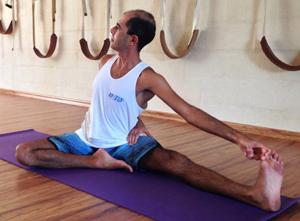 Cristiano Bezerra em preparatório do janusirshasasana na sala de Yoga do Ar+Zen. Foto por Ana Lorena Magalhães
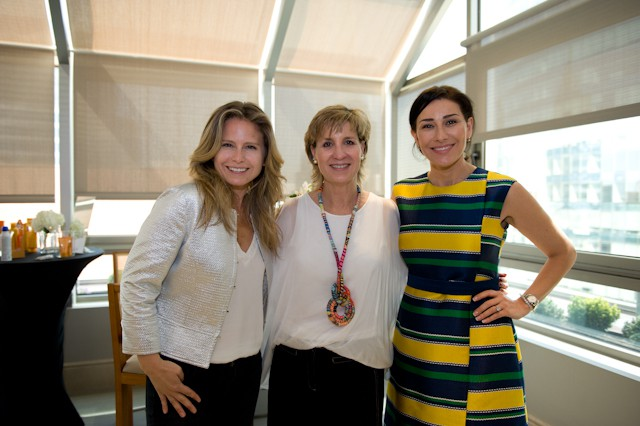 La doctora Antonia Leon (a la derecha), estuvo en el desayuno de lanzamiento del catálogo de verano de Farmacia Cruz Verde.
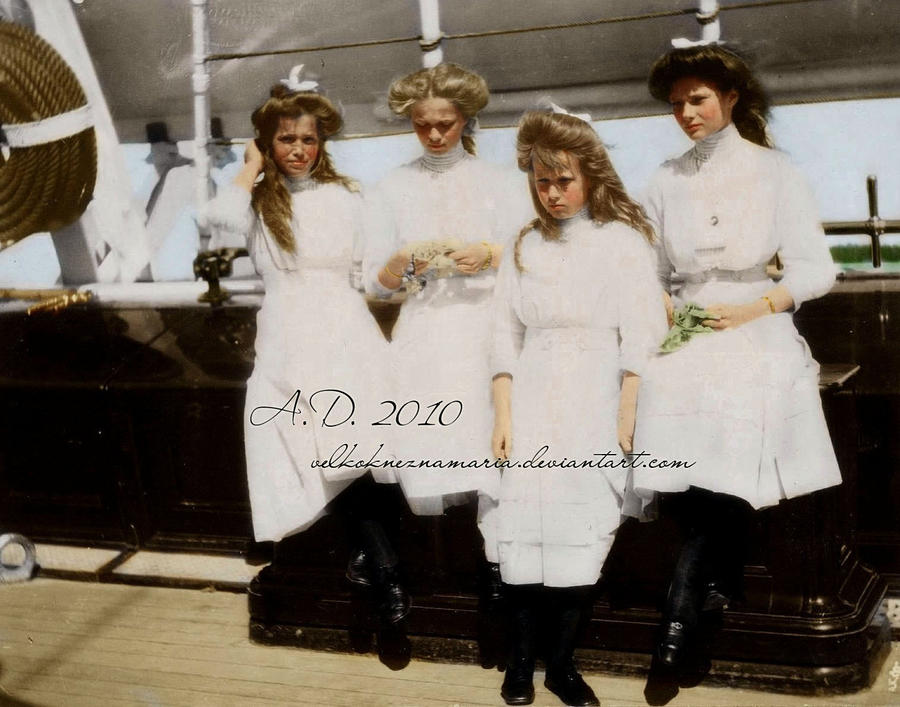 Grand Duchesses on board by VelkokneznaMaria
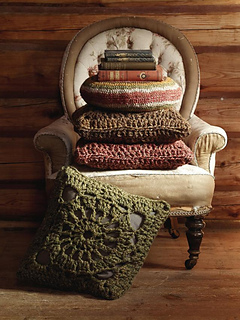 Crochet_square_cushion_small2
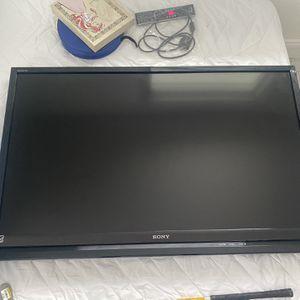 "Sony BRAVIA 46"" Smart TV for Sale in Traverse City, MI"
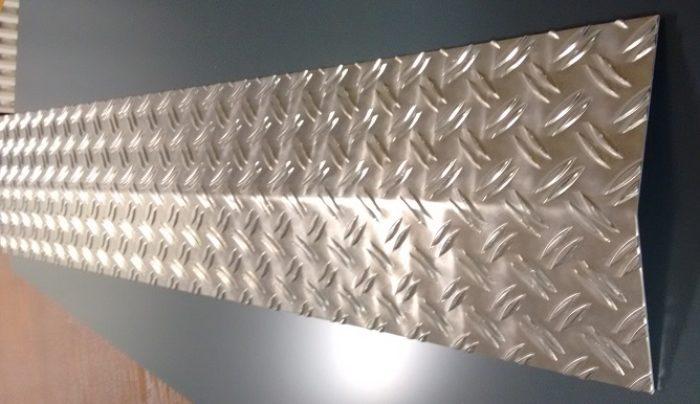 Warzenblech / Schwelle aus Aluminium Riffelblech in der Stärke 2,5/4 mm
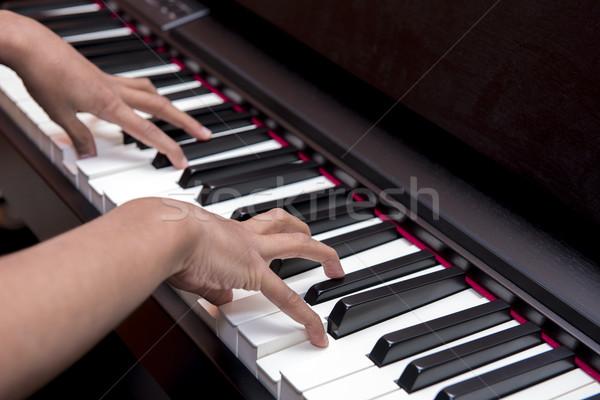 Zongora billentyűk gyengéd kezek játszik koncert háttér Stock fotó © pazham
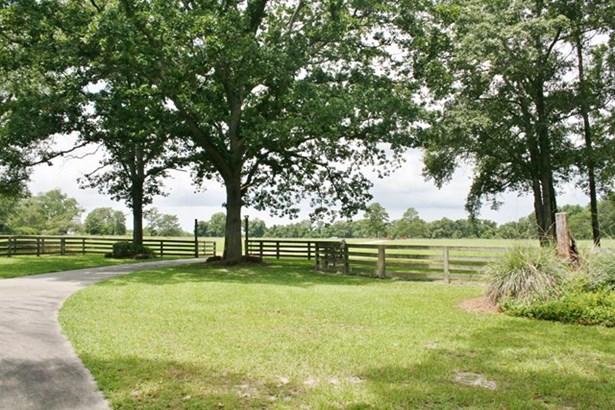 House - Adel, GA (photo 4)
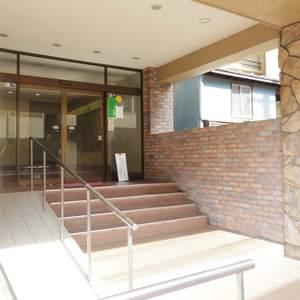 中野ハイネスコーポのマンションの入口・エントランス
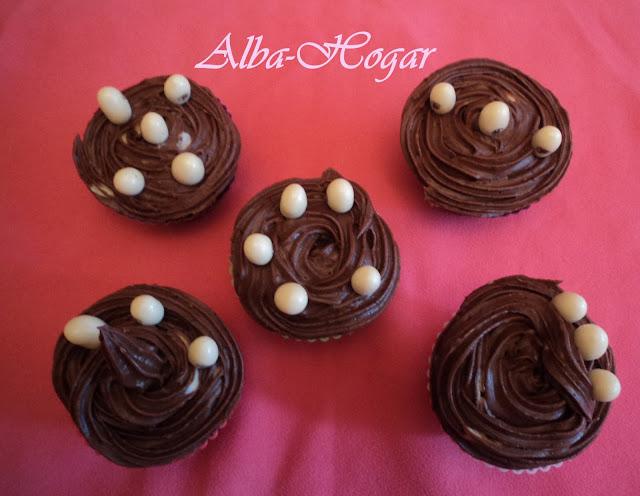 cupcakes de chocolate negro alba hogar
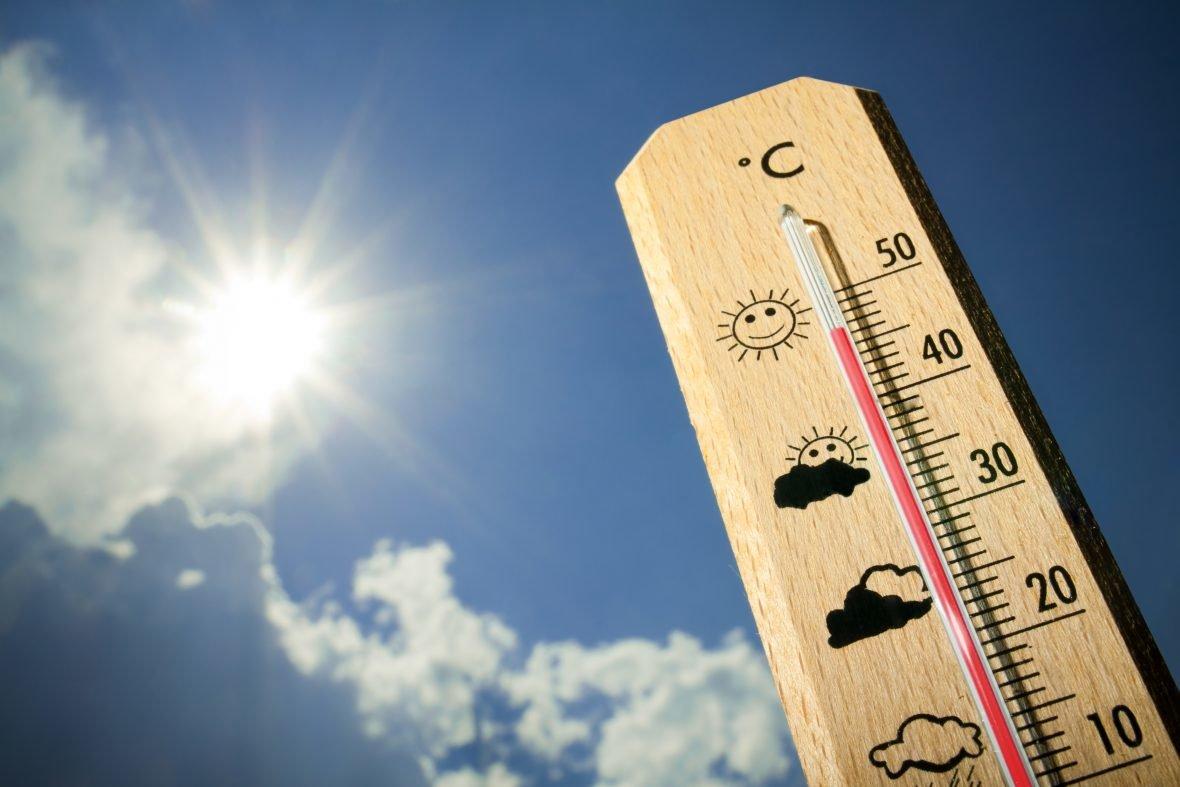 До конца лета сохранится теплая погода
=-=-=-=-=
### Work task
Print the listing above in full, exactly as written. Omit any pictures.

### Solved exercise
 Cristiano Bezerra em preparatório do janusirshasasana na sala de Yoga do Ar+Zen. Foto por Ana Lorena Magalhães
 La doctora Antonia Leon (a la derecha), estuvo en el desayuno de lanzamiento del catálogo de verano de Farmacia Cruz Verde.
 Grand Duchesses on board by VelkokneznaMaria
 Crochet_square_cushion_small2
 "Sony BRAVIA 46"" Smart TV for Sale in Traverse City, MI"
 Warzenblech / Schwelle aus Aluminium Riffelblech in der Stärke 2,5/4 mm
 Zongora billentyűk gyengéd kezek játszik koncert háttér Stock fotó © pazham
 House - Adel, GA (photo 4)
 中野ハイネスコーポのマンションの入口・エントランス
 cupcakes de chocolate negro alba hogar
 До конца лета сохранится теплая погода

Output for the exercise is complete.